Queries and application cache

It is possible to write very involved and powerful queries on the application level in PicoLisp. These queries make use of the database data cached on the "application layer", meaning the database is only asked for records which were not already accessed in the same session.

Most (maybe all?) ORMs cannot take advantage of the records they have already cached, because the ORM has only a very limited implementation of SQL, so the query (e.g. written with LINQ on the application level) gets translated to SQL and sent to the database to be executed there, and then the results are sent back to the application - even data is sent forth and back which would already be cached on the application layer.

For example, Entity Framework only uses its own cache when directly fetching a record by primary key (id), all other queries are executed on the database as Entity Framework has no query engine.

This hurts performance even more when the database is located on a different server than the application, as it is often the case.

PicoLisp database is not relational

There is no "primary key" in PicoLisp

While you might often have a (rel id (+Key +Number)) to have an simple index to find all records of the same entity, such a property is completely optional.
A record only needs to be in at least one index or being linked to from another record, so it can be found and is not seen as garbage (as in garbage collecting object to which nothing points).

● Spatial relation data:

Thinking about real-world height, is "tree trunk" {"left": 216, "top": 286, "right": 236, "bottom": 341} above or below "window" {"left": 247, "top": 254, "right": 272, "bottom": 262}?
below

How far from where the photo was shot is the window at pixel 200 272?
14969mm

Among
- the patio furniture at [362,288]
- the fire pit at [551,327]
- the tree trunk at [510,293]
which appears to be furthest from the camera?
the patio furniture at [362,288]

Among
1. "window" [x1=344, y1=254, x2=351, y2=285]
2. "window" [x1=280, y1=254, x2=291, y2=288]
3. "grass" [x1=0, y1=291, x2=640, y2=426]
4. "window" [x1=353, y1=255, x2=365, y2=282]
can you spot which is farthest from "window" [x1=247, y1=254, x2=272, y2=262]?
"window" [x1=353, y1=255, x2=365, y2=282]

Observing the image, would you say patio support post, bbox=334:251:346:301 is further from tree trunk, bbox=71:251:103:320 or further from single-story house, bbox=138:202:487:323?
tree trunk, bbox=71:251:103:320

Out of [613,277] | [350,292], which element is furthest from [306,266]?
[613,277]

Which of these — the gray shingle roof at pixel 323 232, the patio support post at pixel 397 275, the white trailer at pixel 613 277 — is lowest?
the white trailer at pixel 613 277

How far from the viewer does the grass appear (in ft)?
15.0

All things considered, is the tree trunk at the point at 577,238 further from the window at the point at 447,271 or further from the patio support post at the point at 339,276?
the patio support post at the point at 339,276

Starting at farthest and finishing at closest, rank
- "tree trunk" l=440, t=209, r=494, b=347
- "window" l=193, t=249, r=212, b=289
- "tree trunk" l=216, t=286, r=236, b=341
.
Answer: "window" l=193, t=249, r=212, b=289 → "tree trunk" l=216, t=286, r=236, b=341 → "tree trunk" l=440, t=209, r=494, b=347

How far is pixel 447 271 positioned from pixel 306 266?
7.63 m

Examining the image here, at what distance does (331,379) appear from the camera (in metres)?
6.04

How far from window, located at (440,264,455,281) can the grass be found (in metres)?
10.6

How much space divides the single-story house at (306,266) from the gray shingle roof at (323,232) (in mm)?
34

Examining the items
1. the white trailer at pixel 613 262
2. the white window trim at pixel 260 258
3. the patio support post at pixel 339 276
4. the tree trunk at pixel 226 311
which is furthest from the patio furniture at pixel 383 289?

● INSTRUCTIONS:
A: Write out the whole passage on PicoLisp queries and the application cache, word for word.
B: Return every line of the records that contains the string "white".

● THE RESPONSES:
A:
Queries and application cache

It is possible to write very involved and powerful queries on the application level in PicoLisp. These queries make use of the database data cached on the "application layer", meaning the database is only asked for records which were not already accessed in the same session.

Most (maybe all?) ORMs cannot take advantage of the records they have already cached, because the ORM has only a very limited implementation of SQL, so the query (e.g. written with LINQ on the application level) gets translated to SQL and sent to the database to be executed there, and then the results are sent back to the application - even data is sent forth and back which would already be cached on the application layer.

For example, Entity Framework only uses its own cache when directly fetching a record by primary key (id), all other queries are executed on the database as Entity Framework has no query engine.

This hurts performance even more when the database is located on a different server than the application, as it is often the case.

PicoLisp database is not relational

There is no "primary key" in PicoLisp

While you might often have a (rel id (+Key +Number)) to have an simple index to find all records of the same entity, such a property is completely optional.
A record only needs to be in at least one index or being linked to from another record, so it can be found and is not seen as garbage (as in garbage collecting object to which nothing points).

B:
Which of these — the gray shingle roof at pixel 323 232, the patio support post at pixel 397 275, the white trailer at pixel 613 277 — is lowest?
the white trailer at pixel 613 277
1. the white trailer at pixel 613 262
2. the white window trim at pixel 260 258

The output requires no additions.